Les parties ont été régulièrement averties du jour de l'audience.

Ont été entendus au cours de l'audience publique :

- le rapport de M. Binand, président-assesseur,

- et les conclusions de M. Arruebo-Mannier, rapporteur public.

Considérant ce qui suit :

1. La société à responsabilité (SARL) Luxant Security Grand Ouest a fait l'objet d'une vérification de comptabilité portant sur la période comprise entre le 1er janvier 2011 et le 31 décembre 2013. A l'issue des opérations de contrôle, l'administration a mis à la charge de cette société des rappels de taxe sur la valeur ajoutée assortis de pénalités. Par un jugement du 26 octobre 2018, dont l'entreprise unipersonnelle à responsabilité limitée (EURL) Luxant Group, venant aux droits de la SARL Luxant Security Grand Ouest, relève appel, le tribunal administratif de Lille a rejeté la demande de cette société tendant à la décharge de la majoration pour manquement délibéré d'un montant de 74 348 euros dont a été assorti le rappel de taxe sur la valeur ajoutée qui lui est réclamé au titre de la période comprise entre le 1er janvier 2011 et le 31 décembre 2011.

2. En premier lieu, la société requérante soutient que les premiers juges ont insuffisamment motivé le jugement attaqué en ne mentionnant pas qu'il incombe à l'administration d'apporter la preuve du caractère délibéré des manquements reprochés au contribuable pour la mise en oeuvre des dispositions de l'article 1729 du code général des impôts. Toutefois, au point 3 de ce jugement le tribunal a, tout d'abord, exposé de manière détaillée les éléments sur lesquels l'administration s'est fondée pour infliger la majoration de 40 % prévue par ces dispositions ainsi que les motifs pour lesquels il y avait lieu d'écarter les arguments avancés en sens contraire par le contribuable. Les premiers juges ont, dans un second temps, indiqué que l'administration, en faisant état de ces éléments qui révélaient un manquement systématique et répété de la société à ses obligations déclaratives, établissait le caractère intentionnel des manquements reprochés. Ainsi, par cette rédaction, dont il ressort clairement que la charge de la preuve du caractère délibéré des manquements reprochés à la société incombe à l'administration, le tribunal a suffisamment explicité les règles de dévolution de la preuve dont il a fait application, qui correspondent d'ailleurs à celles dont la demanderesse se prévalait expressément. Il s'ensuit que le jugement attaqué n'est entaché d'aucune irrégularité à ce titre.

LISTE FOURNIE

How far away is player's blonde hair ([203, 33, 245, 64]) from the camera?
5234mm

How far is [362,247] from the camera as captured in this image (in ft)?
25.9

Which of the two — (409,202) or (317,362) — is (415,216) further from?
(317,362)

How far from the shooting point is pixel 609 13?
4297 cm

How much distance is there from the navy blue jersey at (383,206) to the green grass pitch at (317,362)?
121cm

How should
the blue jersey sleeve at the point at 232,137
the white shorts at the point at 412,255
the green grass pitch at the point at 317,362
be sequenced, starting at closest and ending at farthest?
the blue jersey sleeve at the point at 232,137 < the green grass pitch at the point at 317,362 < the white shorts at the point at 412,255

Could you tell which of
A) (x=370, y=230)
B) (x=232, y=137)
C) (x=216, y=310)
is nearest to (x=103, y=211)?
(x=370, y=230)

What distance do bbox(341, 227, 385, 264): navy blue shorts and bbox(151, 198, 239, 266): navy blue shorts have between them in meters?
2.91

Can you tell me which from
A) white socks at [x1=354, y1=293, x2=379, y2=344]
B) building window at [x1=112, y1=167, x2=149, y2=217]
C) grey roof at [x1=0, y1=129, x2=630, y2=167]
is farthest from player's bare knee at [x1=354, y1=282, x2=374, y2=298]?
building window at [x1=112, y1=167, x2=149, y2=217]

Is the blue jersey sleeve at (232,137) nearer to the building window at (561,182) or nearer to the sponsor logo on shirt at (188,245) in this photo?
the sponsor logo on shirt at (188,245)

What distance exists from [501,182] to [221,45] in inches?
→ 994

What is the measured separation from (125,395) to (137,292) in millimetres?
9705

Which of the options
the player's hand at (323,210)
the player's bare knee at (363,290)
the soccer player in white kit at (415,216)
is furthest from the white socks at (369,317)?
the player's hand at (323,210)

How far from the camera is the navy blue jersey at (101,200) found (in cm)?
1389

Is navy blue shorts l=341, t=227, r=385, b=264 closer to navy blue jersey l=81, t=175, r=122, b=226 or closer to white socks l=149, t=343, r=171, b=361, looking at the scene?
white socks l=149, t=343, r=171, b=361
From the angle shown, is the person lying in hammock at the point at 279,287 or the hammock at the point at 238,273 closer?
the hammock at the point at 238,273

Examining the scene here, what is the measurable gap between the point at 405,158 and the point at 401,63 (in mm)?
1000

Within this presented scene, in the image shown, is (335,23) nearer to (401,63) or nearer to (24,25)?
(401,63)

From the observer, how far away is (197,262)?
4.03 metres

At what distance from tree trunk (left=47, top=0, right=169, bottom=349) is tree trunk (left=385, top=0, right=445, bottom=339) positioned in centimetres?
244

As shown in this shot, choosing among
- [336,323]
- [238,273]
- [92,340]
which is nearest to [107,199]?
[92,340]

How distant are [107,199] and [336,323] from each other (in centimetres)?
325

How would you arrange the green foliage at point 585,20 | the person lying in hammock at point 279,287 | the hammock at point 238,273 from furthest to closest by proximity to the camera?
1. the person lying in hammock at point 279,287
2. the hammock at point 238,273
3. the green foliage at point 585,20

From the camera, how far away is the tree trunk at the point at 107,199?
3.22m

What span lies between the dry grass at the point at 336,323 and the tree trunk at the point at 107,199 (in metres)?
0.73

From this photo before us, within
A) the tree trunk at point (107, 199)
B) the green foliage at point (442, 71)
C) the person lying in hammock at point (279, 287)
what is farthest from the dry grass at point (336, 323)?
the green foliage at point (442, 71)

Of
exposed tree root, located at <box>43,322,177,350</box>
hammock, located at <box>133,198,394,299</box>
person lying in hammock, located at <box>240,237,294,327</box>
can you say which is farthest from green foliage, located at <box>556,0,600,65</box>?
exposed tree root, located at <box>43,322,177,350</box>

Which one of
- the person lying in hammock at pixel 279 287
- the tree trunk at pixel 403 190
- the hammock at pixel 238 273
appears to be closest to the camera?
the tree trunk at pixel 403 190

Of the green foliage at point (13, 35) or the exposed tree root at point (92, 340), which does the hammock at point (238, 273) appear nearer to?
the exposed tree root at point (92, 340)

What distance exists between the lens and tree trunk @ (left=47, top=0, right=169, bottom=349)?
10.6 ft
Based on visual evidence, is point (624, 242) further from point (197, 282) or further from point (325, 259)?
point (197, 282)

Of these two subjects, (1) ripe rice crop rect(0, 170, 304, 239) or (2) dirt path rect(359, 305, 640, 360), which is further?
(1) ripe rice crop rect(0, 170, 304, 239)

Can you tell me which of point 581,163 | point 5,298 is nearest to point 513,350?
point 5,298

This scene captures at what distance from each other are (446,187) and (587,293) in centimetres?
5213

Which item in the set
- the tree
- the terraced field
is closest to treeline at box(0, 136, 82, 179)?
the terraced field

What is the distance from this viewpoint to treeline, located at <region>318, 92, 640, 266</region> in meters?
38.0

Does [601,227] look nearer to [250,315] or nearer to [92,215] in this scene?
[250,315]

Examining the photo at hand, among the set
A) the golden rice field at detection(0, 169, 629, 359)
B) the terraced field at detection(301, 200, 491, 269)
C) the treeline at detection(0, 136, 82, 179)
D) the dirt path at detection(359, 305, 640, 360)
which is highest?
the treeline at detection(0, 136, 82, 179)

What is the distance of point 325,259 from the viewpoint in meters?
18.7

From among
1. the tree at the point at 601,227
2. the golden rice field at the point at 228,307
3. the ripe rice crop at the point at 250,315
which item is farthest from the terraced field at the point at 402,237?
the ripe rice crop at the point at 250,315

TRAVAIL DEMANDÉ
1) Selon le texte fourni, quel est le montant de la majoration pour manquement délibéré dont la société demandait la décharge ?
2) Recopiez le passage du texte fourni qui commence par « 1. La société » et se poursuit jusqu'à « 31 décembre 2011. ».

CORRIGÉ
1) 74 348 euros.

2)
1. La société à responsabilité (SARL) Luxant Security Grand Ouest a fait l'objet d'une vérification de comptabilité portant sur la période comprise entre le 1er janvier 2011 et le 31 décembre 2013. A l'issue des opérations de contrôle, l'administration a mis à la charge de cette société des rappels de taxe sur la valeur ajoutée assortis de pénalités. Par un jugement du 26 octobre 2018, dont l'entreprise unipersonnelle à responsabilité limitée (EURL) Luxant Group, venant aux droits de la SARL Luxant Security Grand Ouest, relève appel, le tribunal administratif de Lille a rejeté la demande de cette société tendant à la décharge de la majoration pour manquement délibéré d'un montant de 74 348 euros dont a été assorti le rappel de taxe sur la valeur ajoutée qui lui est réclamé au titre de la période comprise entre le 1er janvier 2011 et le 31 décembre 2011.